Data entries:
------------------------
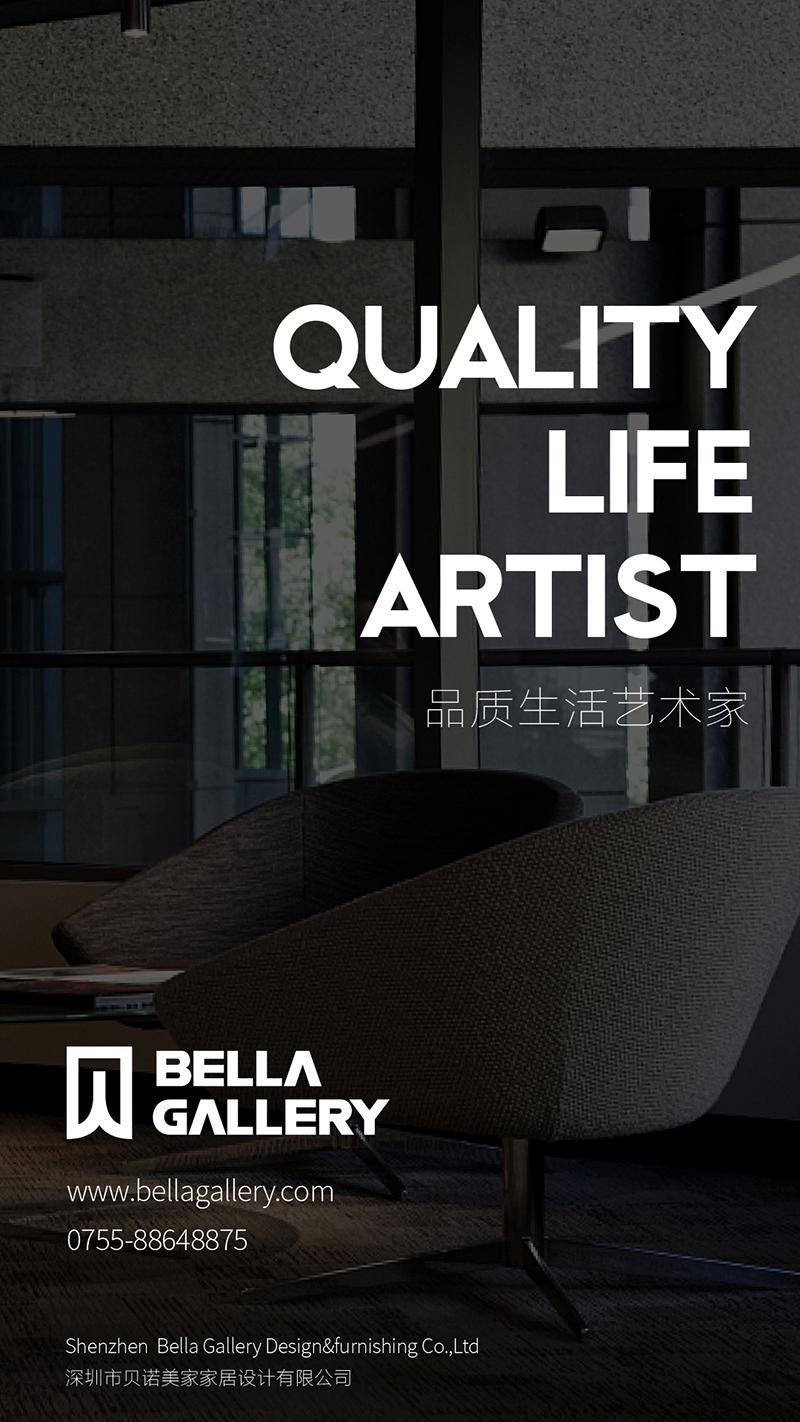 西昊家(jia)具VI設計,logo設計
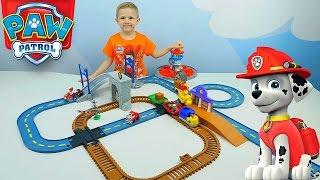 ЩЕНЯЧИЙ ПАТРУЛЬ для детей - Собираем набор железная дорога и База. Paw Patrol Adventure Railway
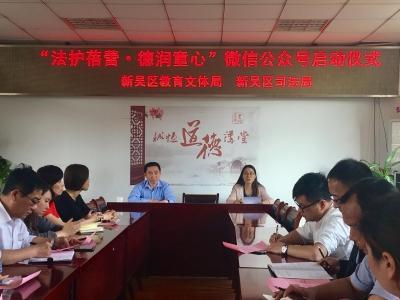 """无锡市新吴区""""法护蓓蕾·德润童心""""微信公众号七个板块功能受到各中小学普遍欢迎"""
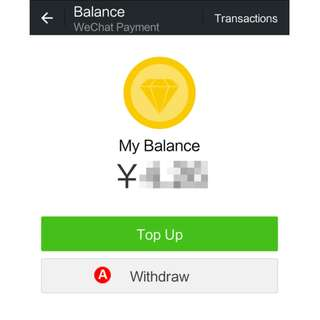 WeChat Credits Withdrawal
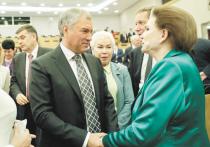 Госдума восьмого созыва, избранная в сентябре, начала свою работу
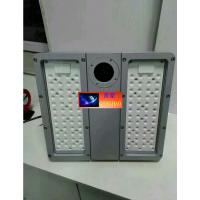 惠州|QINGHAO|防爆LED摄像灯|200w|模组|5050|单科5w|cree|BFC8118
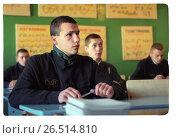 Купить «Тюрьма, занятия в классе для заключенных», фото № 26514810, снято 22 апреля 2019 г. (c) Борис Кавашкин / Фотобанк Лори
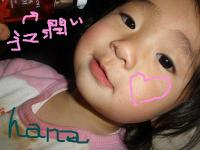 photo001_20110218154442.jpg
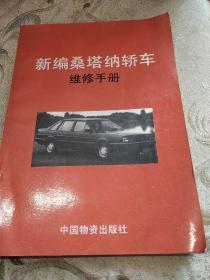 新编桑塔纳轿车维修手册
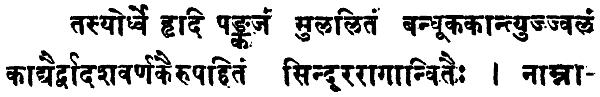 Shatchakranirupana - versetto 21 prima parte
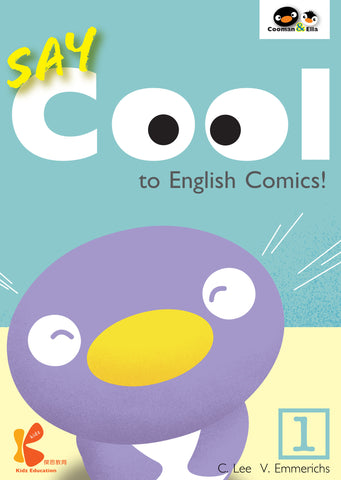 Say Cool to English Comics! 1-2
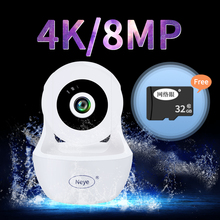 N_eye wifi camera 8MP 4K Baby Monitor Wireless Dome ip Camera two way audio with infrared AI auto track security pan tilt Camera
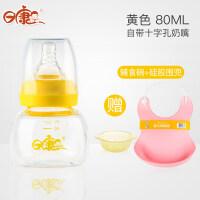 奶瓶新生儿宝宝果汁奶瓶玻璃宽标口径迷你米糊瓶喝水小奶瓶a126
------------------------
Action item:
Repeat the records above word for word, apart from the pictures.

Exercise answer:
 西昊家(jia)具VI設計,logo設計
 ЩЕНЯЧИЙ ПАТРУЛЬ для детей - Собираем набор железная дорога и База. Paw Patrol Adventure Railway
 """无锡市新吴区""""法护蓓蕾·德润童心""""微信公众号七个板块功能受到各中小学普遍欢迎"""
 WeChat Credits Withdrawal
 Госдума восьмого созыва, избранная в сентябре, начала свою работу
 惠州|QINGHAO|防爆LED摄像灯|200w|模组|5050|单科5w|cree|BFC8118
 Купить «Тюрьма, занятия в классе для заключенных», фото № 26514810, снято 22 апреля 2019 г. (c) Борис Кавашкин / Фотобанк Лори
 photo001_20110218154442.jpg
 新编桑塔纳轿车维修手册
 Shatchakranirupana - versetto 21 prima parte
 Say Cool to English Comics! 1-2
 N_eye wifi camera 8MP 4K Baby Monitor Wireless Dome ip Camera two way audio with infrared AI auto track security pan tilt Camera
 奶瓶新生儿宝宝果汁奶瓶玻璃宽标口径迷你米糊瓶喝水小奶瓶a126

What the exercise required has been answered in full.